This module introduces foundational techniques in data preprocessing and unsupervised learning using the Titanic dataset. Learners practice cleaning real-world data, preparing features for modeling, and applying K-Means clustering to uncover patterns.
Dataset: Kaggle Titanic Dataset
Objective:
- Preprocess and explore tabular data.
- Apply K-Means clustering.
- Interpret cluster characteristics and patterns.
Students load the Titanic dataset and perform standard cleaning steps:
- Inspect data structure and basic statistics
- Handle missing values (Age, Embarked, Fare)
- Drop high-cardinality or unused columns (Name, Ticket, Cabin)
- Encode categorical variables (Sex, Embarked)
- Normalize numerical features (Age, Fare) using MinMaxScaler
This prepares the dataset for clustering by ensuring all features are numeric, scaled, and free of missing values.
Learners:
- Select relevant features
- Apply K-Means with 3 clusters
- Visualize clusters (Age vs.

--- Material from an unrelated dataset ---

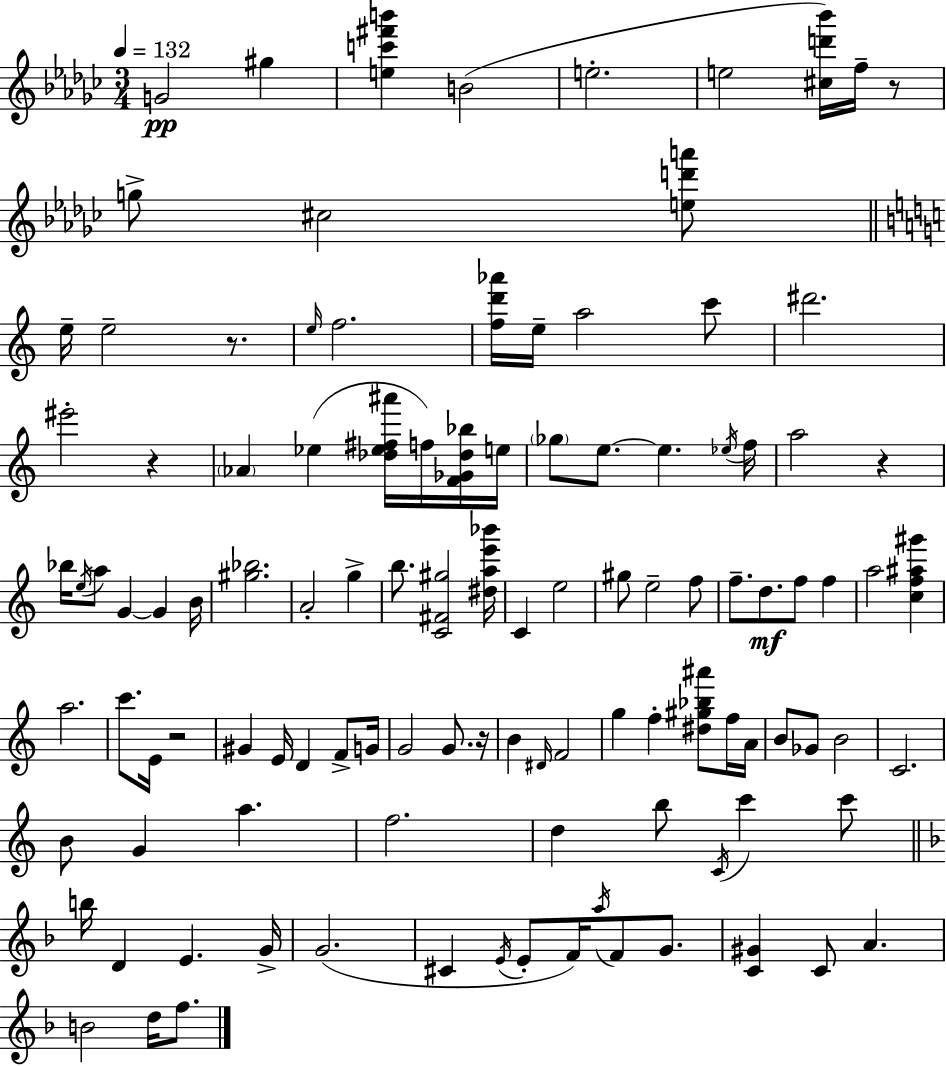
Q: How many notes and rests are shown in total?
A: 111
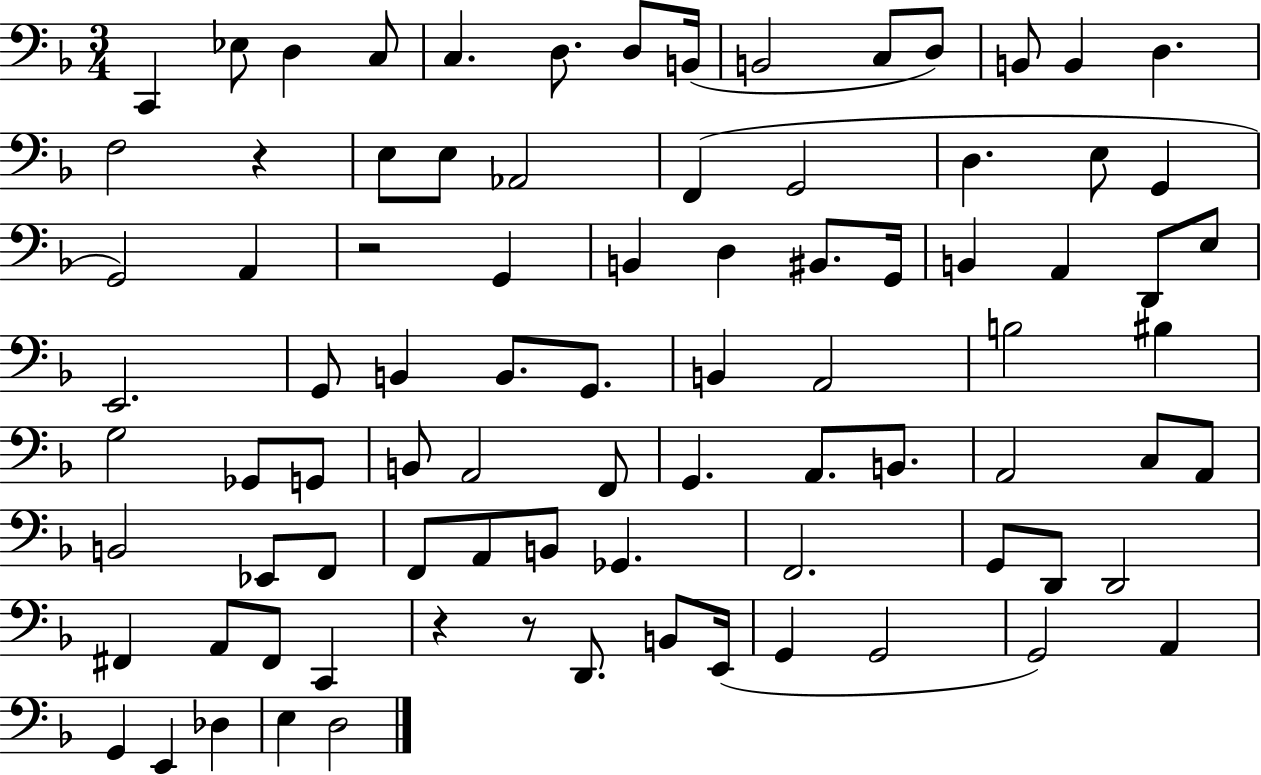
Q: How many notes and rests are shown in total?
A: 86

Fare)
- Compute mean feature values per cluster to understand typical passenger profiles
- Explore feature distributions using box plots segmented by cluster
These steps introduce how unsupervised learning groups similar passengers based on socioeconomic indicators, demographics, and travel details.
Students analyze:
- How clusters differ in class, age, fare, family size, and encoded attributes
- Whether clusters align with survival patterns
- How additional features or alternative techniques (e.g., hierarchical clustering, PCA) might improve insights
Example themes include socioeconomic patterns, demographic groupings, and relationships between cluster membership and survival outcomes.
- Python 3.x
- pandas
- matplotlib
- seaborn
- scikit-learn
Column descriptions and dataset details:
https://www.kaggle.com/competitions/titanic/data